Uhh… in the initial version of my post I’ve urged people to read beyond the first paragraph. It seems I shouldn’t have removed that request. :|
The article is not suggesting avoiding password managers. It discusses common pitfalls and mistakes, which average person may encounter when first facing that technology. People are only people and human factor must be taken into account. I am and — until the solution is widely considered wrong — I will promote the use of password managers, criticize using bad passwords or ridicule security theater. But I will not tell my mother to jump into the topic headlong. Password managers are undoubtfully the best available solution, but you still need to learn how to use them properly. And the article shows the potential problems and provides a quite safe path to including password manager in your security policies.
-
People considering switching to a password manager may wish to read the “Before you use a password manager” article (https://medium.com/@stuartschechter/before-you-use-a-password-manager-9f5949ccf168) lately mentioned by Schneier. It discusses risks involved in using a password manager, as well as approaches that are providing no gain.
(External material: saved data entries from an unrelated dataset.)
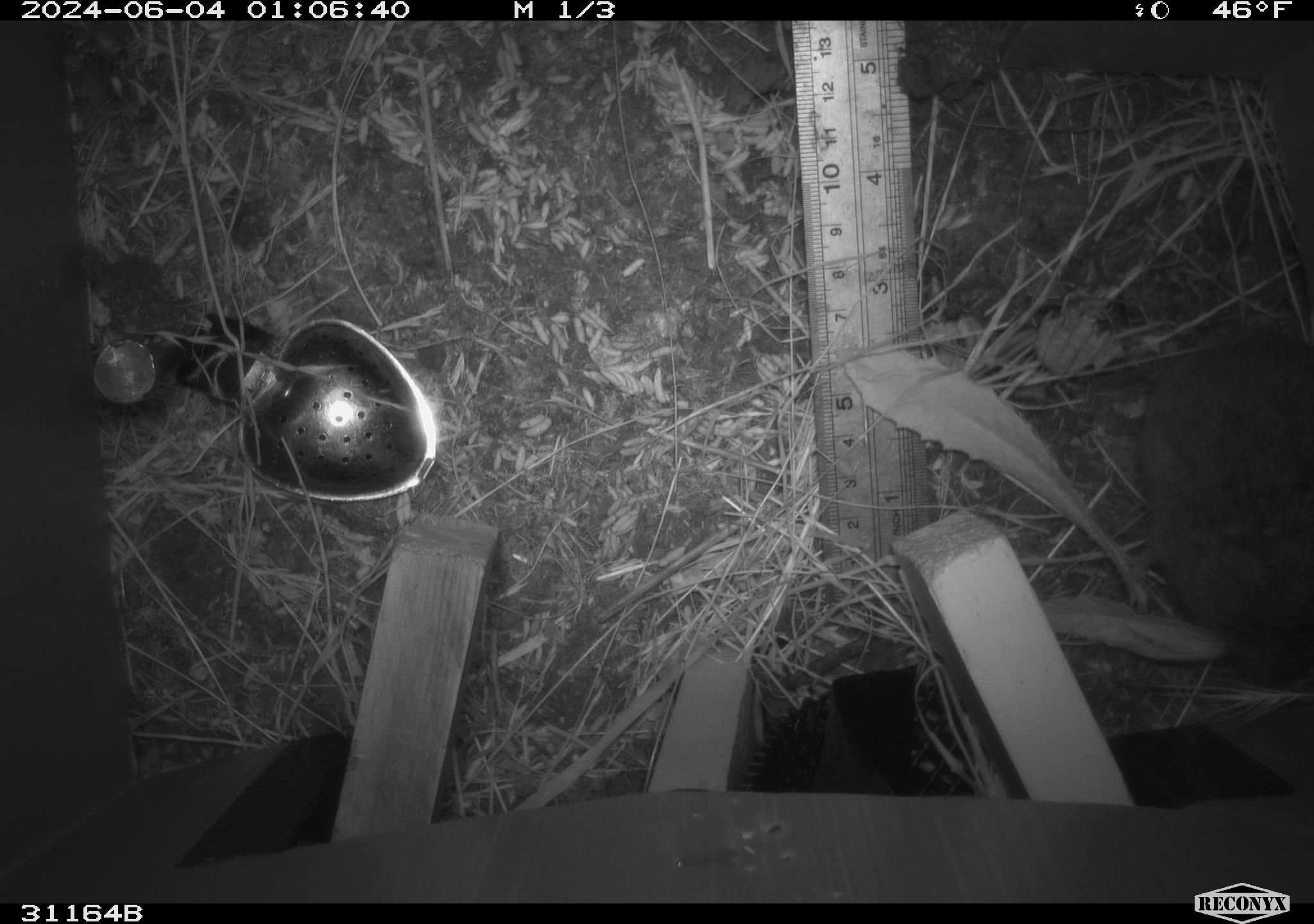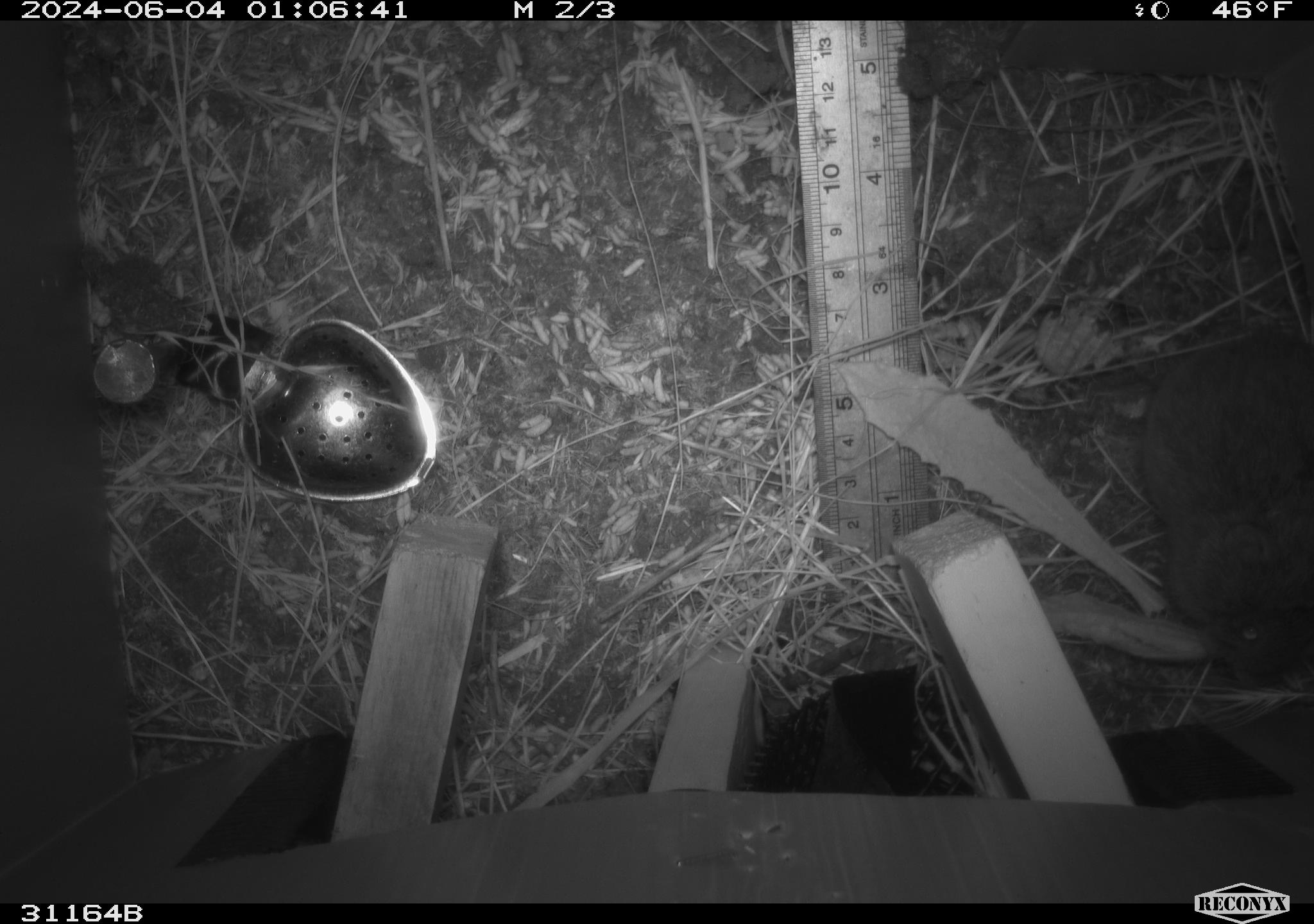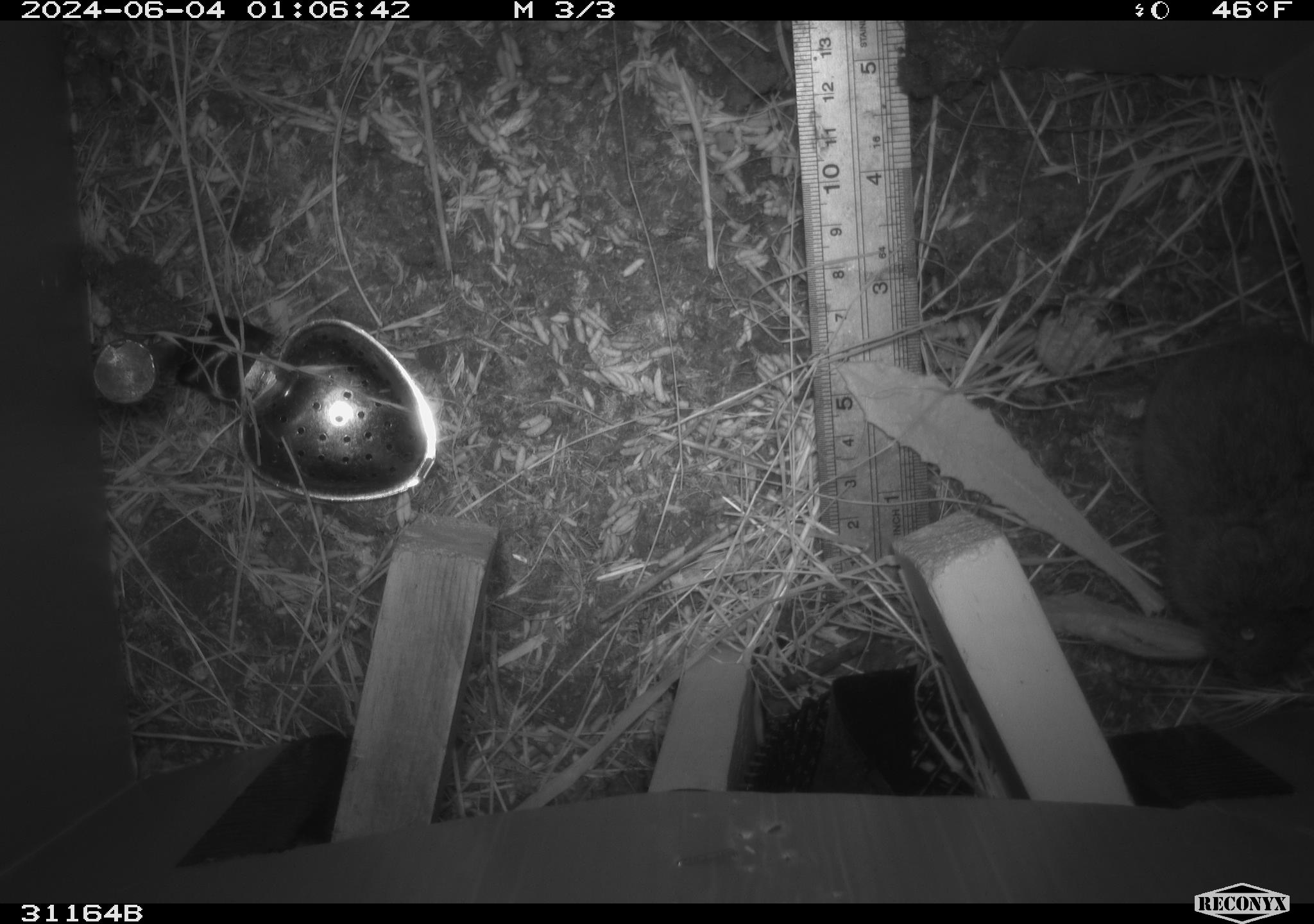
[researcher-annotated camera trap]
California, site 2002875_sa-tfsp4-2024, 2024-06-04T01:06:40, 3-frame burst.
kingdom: Animalia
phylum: Chordata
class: Mammalia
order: Rodentia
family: Cricetidae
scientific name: Arvicolinae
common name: voles, lemmings, and muskrats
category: arvicolinae subfamily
Arvicolinae subfamily (voles, lemmings, and muskrats) (Arvicolinae).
Common sense, really. Although some people seem to have more trouble with common sense than others, so spelling it out probably doesn't hurt. ;D
-
Well it seems all my efforts to protect my data were in vein. Today in the mail I found out some scum bag collection company that had a years old 50.00$ medical bill I didn't even know I had. had all my info stolen. Info including social security their data was breached as determined by "an independent third party compliance firm". I can't stand these companies that pay fractions of a cent on the dollar for old debt then ruin your credit even after you or your insurance paid it. Since this is ambiguous I am thinking a $4999.99 small claims law suite against them where it will cost them more to fly out a lawyer to my state then just pay the amount. I have done about 10 small claims and they are ridiculously easy to win if you put a few hours into typing up the 12pt times new roman double spaced paper work. Sick of these companies. The letter outlines a free credit report with 24 months of credit monitoring! Wow they certainly are making this right considering having your identity stolen will cost you thousands and over a hundred hours of phone calls and letters in a BEST CASE scenario. I know they sold my phone number from the dates and times they got my info. More then likely they were being cheap with the security of their site, after all paying extra for proper security doesn't benefit them in the remote chance this will happen..
-
Without commenting on this specific case, that's why you don't want your data to roam freely and in innumerable databases. If there is no data it can't get leaked.
-
Even if some company doesn't collect your data the government does (and they can tap your connection wherever they find most convenient). There is no way to avoid it except legislation and people have voted again and again for more mass surveillance so not sure there is much one can do about it.
-
Aren't you still just using a single secret across all websites?